Vilma Nascimento, apesar de dançar com um pavilhão grande, já dançou com o mastro mais baixo.
Foto: Paulo Namorado
Foto: Paulo Namorado
O inverso é possível, no entanto: muito se vê mastros com bandeiras menores, passando a falsa impressão de que eles são altos quando, na verdade, os pavilhões têm dimensões menores. O mastro alto, portanto, será aquele que ostenta o pavilhão em um nível ainda maior que o convencional, no qual é quase impossível que a porta-bandeira toque o tecido com as pontas dos dedos ou possa intervir manualmente, de forma disfarçada, na ocorrência de uma ventania, a menos que tenha uma bandeira imensa e que preencha a distância entre o fim da amarração do pavilhão e a posição de sua mão. Vilma Nascimento também é um exemplo desse tipo e, segundo a própria, foi ela a responsável por criar o hábito de dançar com o pavilhão nas alturas.
De determinada época para frente, tomando como ponto inicial a década de 1970, Vilma já aparece dançando com um mastro muito mais alto, sem qualquer proximidade da mão com o tecido da bandeira, que seguia grande.
Foto: Reprodução/Internet
Hoje, é difícil identificar esse tal mastro alto marcando presença, mas a lição parece ter sido aprendida por algumas porta-bandeiras, principalmente por Giovanna Justo, referência da categoria. Até o último Carnaval, ela era representante solo de um mastro enorme e, até pouco tempo atrás, foi acompanhada por Jaçanã Ribeiro. A beleza de ostentar um pavilhão em mastro alto está em perceber que o símbolo maior da escola de samba estará girando, manifestando o movimento da vida sobre a linha do tapete da escola que vem atrás.
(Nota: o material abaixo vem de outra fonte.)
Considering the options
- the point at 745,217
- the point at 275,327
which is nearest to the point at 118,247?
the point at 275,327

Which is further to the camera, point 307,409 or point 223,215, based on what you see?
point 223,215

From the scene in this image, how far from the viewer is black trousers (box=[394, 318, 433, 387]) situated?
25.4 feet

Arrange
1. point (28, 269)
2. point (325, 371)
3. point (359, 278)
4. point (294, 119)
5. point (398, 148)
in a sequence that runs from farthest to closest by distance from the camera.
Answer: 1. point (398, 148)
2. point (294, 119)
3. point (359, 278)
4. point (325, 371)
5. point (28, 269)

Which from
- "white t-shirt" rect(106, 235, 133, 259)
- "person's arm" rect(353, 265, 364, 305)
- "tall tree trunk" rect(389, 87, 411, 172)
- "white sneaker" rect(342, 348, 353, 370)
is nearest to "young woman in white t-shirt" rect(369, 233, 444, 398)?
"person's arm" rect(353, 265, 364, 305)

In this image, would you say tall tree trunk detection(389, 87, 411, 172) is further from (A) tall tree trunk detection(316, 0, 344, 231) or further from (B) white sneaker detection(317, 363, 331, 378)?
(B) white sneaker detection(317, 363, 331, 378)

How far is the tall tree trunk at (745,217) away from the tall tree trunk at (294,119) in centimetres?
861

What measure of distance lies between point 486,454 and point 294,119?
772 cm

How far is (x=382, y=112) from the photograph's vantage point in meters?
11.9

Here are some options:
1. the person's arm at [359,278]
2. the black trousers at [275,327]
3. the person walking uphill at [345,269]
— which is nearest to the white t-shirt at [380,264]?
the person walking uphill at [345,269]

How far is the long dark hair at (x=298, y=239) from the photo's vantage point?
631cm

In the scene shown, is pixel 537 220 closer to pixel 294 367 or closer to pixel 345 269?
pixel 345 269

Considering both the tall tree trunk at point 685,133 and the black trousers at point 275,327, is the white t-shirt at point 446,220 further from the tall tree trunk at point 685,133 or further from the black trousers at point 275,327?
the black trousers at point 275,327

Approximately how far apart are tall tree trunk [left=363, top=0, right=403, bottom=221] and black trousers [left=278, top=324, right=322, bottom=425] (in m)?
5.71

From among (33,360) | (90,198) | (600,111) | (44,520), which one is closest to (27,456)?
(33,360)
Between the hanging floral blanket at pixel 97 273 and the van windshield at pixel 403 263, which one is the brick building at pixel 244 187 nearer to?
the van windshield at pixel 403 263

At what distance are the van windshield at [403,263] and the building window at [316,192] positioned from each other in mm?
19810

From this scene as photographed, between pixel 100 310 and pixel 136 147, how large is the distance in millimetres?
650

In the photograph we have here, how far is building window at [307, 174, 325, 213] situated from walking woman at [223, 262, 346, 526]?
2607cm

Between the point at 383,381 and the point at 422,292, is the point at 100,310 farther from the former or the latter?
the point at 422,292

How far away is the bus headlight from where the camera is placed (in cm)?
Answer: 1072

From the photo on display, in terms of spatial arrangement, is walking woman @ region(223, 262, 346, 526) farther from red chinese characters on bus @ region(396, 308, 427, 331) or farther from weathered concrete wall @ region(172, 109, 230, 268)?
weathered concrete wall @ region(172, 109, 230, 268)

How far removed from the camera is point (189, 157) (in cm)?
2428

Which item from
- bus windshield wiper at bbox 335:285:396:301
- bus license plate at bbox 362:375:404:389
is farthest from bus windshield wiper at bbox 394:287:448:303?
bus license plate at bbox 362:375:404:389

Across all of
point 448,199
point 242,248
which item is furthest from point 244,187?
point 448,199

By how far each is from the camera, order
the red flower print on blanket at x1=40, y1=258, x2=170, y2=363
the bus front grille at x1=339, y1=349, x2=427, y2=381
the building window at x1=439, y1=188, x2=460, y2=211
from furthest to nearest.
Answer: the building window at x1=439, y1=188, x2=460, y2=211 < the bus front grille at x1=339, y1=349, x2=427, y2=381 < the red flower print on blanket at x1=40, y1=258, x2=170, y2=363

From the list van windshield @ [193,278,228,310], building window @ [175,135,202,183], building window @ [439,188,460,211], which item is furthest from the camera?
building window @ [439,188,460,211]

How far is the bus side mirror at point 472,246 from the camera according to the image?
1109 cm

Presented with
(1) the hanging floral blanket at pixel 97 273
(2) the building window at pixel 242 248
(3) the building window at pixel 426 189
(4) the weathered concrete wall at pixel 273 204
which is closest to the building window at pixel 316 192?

Giovanna diz que aprendeu a usar o mastro a essa altura na ala mirim da Mangueira, escola pela qual desfilou como primeira porta-bandeira por quinze carnavais, e segue dançando assim até hoje. Débora, atual segunda porta-bandeira da verde-e-rosa, carrega a mesma característica. Aquele é um território que preza por mostrar ao mundo suas cores, símbolos e anunciar sua chegada. Em São Paulo, é Paulinha Penteado, digna de todos os olhares e aplausos, que põe o pavilhão negro do Vai-Vai para girar perto das nuvens.
Há mais de vinte anos, Giovanna Justo ostenta um pavilhão carregado nas alturas por um mastro alto. Assim, é possível vê-lo girar livre e acima de todo o tapete de componentes da escola. Paulinha Penteado, em São Paulo, ostenta o belo pavilhão do Vai-Vai junto ao céu. Fotos: Wigder Frota e Levi Bianco
Na ventania, é consideravelmente mais difícil ter controle do pavilhão no mastro alto do que no baixo, já que a mão não consegue auxiliar de forma alguma em uma escalada em busca do tecido para fazer pressão sobre ele. O segredo parece ser não brigar contra o vento, mas senti-lo para deixar que o movimento do braço possa encontrar a melhor saída.
Para encerrar: mastro alto ou baixo não significa mais ou menos técnica. Há porta-bandeiras adeptas dos dois tipos e igualmente premiadas. Fato é que dá uma emoção danada ver um pavilhão beijando o céu para dizer quem chegou, marcando sua identidade e territorialidade na gira dos giros que dão forma e movimento à vida.